▶ EXERCISE
Copy the lines from the start of the records through the line containing "Look at this", both ends included, without changing anything.

Saved data entries:

.....

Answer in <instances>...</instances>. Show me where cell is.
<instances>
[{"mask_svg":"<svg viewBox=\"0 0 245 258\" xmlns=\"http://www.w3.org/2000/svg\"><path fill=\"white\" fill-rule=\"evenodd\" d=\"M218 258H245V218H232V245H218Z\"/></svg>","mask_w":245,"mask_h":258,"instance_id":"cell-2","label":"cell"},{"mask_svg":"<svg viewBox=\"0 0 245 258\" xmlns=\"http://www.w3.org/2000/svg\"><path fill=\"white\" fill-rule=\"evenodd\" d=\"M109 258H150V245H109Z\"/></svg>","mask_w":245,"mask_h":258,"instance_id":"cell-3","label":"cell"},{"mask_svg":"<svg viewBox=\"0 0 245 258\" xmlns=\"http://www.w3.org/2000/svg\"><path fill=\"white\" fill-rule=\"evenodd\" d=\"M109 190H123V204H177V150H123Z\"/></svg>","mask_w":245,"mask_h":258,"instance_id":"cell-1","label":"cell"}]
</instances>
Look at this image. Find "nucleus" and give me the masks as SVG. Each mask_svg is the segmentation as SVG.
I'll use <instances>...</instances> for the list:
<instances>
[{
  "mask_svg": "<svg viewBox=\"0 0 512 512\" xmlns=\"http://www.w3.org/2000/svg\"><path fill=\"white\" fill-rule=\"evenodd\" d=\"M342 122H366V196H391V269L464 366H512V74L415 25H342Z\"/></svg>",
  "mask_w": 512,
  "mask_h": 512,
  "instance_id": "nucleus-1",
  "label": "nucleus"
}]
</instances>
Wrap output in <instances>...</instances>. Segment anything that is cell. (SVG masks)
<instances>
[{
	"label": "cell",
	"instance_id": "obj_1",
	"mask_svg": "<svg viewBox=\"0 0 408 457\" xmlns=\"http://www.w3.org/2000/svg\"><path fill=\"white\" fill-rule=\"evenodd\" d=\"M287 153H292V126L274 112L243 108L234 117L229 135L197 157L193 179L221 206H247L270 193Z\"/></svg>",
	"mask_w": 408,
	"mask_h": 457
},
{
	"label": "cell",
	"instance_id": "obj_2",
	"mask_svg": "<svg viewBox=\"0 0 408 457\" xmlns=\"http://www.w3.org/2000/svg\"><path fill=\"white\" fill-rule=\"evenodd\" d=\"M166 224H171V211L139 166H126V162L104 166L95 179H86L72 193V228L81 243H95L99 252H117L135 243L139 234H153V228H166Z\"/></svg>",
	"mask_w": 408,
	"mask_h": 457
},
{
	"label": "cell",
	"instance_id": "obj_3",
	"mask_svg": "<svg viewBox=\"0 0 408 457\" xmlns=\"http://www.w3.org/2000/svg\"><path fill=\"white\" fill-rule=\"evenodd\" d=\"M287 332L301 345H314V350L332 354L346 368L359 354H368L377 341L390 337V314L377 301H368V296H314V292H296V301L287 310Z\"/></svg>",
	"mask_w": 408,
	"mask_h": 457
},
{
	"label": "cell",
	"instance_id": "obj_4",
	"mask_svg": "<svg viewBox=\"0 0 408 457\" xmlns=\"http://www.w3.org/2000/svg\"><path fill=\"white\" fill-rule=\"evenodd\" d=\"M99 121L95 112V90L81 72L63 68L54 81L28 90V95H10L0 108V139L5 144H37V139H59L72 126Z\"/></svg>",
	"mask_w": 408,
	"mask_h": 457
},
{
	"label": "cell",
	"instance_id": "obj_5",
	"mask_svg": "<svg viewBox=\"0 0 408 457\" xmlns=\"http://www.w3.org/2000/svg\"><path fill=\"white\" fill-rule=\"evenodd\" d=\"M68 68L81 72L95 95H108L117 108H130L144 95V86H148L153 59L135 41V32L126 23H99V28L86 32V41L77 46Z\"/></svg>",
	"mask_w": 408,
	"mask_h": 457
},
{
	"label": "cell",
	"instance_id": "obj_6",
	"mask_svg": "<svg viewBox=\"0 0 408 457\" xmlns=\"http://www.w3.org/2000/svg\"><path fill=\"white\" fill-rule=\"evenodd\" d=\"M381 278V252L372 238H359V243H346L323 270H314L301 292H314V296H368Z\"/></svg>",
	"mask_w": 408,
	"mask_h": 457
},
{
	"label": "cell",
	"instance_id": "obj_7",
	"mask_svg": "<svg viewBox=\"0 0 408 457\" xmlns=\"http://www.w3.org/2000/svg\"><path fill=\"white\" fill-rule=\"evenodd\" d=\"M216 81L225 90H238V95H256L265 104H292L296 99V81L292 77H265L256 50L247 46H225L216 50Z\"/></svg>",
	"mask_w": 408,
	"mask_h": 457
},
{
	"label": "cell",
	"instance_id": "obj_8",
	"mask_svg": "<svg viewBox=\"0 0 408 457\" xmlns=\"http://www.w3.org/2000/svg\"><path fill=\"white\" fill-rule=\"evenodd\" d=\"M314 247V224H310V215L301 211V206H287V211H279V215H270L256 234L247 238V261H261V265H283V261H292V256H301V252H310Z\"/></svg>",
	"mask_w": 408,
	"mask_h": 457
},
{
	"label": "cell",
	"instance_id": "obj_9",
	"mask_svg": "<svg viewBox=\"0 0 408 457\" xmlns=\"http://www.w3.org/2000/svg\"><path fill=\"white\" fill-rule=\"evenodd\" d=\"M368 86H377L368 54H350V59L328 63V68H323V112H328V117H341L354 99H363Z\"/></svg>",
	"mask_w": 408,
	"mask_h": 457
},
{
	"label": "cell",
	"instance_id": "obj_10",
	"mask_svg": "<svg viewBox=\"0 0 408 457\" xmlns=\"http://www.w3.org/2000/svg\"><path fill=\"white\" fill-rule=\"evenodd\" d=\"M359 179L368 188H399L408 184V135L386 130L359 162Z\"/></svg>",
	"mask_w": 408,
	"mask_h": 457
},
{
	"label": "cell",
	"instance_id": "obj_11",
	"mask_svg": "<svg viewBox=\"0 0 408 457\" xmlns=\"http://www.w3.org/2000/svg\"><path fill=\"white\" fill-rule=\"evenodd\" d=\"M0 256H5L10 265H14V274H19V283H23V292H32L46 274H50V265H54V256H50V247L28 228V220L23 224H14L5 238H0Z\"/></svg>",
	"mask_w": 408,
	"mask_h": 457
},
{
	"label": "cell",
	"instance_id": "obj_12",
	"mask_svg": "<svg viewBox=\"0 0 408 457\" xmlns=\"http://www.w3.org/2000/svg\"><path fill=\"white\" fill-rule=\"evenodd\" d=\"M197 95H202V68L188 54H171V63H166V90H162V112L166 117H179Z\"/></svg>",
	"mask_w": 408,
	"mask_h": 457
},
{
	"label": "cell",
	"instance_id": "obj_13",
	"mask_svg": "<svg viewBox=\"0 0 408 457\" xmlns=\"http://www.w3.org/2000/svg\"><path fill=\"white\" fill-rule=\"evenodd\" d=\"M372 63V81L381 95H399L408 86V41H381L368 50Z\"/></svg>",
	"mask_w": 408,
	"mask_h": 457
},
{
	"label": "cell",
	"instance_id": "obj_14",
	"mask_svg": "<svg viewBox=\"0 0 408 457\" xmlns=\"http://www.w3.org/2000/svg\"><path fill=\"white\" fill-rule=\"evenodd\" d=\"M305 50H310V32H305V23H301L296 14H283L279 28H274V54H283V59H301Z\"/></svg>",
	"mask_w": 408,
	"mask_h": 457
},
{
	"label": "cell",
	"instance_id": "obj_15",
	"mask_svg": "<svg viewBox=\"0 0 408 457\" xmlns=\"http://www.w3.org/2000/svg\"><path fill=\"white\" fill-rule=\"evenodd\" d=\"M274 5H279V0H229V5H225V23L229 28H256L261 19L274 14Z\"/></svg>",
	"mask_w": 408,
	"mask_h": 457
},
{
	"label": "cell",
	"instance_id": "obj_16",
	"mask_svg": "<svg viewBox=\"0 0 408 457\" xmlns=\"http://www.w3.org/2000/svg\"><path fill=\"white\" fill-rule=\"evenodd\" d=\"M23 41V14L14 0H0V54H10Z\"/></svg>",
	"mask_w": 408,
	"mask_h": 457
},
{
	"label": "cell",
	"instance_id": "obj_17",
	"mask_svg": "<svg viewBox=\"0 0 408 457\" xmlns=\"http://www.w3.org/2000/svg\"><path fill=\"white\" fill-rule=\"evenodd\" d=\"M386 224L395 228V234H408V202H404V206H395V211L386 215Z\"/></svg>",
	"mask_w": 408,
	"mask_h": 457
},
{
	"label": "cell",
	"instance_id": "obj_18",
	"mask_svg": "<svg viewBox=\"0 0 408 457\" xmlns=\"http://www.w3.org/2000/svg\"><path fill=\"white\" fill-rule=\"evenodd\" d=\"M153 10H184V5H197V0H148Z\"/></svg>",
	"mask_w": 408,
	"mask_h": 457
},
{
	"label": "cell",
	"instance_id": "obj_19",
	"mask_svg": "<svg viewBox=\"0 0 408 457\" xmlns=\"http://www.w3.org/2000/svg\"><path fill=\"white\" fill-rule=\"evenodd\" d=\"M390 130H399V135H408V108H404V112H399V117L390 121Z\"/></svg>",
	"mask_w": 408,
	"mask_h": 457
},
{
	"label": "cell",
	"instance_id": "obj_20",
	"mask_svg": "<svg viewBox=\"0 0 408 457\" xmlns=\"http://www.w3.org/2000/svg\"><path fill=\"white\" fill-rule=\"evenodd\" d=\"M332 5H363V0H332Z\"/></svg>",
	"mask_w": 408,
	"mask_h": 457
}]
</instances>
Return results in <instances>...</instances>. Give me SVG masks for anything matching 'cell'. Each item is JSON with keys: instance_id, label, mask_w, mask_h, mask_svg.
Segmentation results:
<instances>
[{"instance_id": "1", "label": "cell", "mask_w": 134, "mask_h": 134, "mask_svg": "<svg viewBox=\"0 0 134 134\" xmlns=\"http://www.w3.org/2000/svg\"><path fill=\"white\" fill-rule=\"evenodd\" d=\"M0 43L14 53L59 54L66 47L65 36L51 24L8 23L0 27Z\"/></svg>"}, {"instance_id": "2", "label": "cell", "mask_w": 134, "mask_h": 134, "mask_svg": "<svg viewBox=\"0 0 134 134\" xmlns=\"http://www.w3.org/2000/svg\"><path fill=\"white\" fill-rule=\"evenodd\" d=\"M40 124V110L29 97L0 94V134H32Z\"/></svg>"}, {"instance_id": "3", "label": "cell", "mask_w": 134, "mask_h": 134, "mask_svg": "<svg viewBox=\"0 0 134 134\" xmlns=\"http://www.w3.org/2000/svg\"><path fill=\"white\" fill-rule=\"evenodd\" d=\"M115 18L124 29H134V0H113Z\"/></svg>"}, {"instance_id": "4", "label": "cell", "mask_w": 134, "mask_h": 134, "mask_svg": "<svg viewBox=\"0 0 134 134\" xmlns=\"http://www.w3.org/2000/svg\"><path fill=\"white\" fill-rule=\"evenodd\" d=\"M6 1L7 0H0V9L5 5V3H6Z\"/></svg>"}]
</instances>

.....

▶ RESULT OF THIS EXERCISE
Answer in <instances>...</instances>. Show me where cell is.
<instances>
[{"mask_svg":"<svg viewBox=\"0 0 245 258\" xmlns=\"http://www.w3.org/2000/svg\"><path fill=\"white\" fill-rule=\"evenodd\" d=\"M218 258H245V218H232V245H218Z\"/></svg>","mask_w":245,"mask_h":258,"instance_id":"cell-2","label":"cell"},{"mask_svg":"<svg viewBox=\"0 0 245 258\" xmlns=\"http://www.w3.org/2000/svg\"><path fill=\"white\" fill-rule=\"evenodd\" d=\"M109 258H150V245H109Z\"/></svg>","mask_w":245,"mask_h":258,"instance_id":"cell-3","label":"cell"},{"mask_svg":"<svg viewBox=\"0 0 245 258\" xmlns=\"http://www.w3.org/2000/svg\"><path fill=\"white\" fill-rule=\"evenodd\" d=\"M109 190H123V204H177V150H123Z\"/></svg>","mask_w":245,"mask_h":258,"instance_id":"cell-1","label":"cell"}]
</instances>
Look at this image. Find "nucleus" and give me the masks as SVG. Each mask_svg is the segmentation as SVG.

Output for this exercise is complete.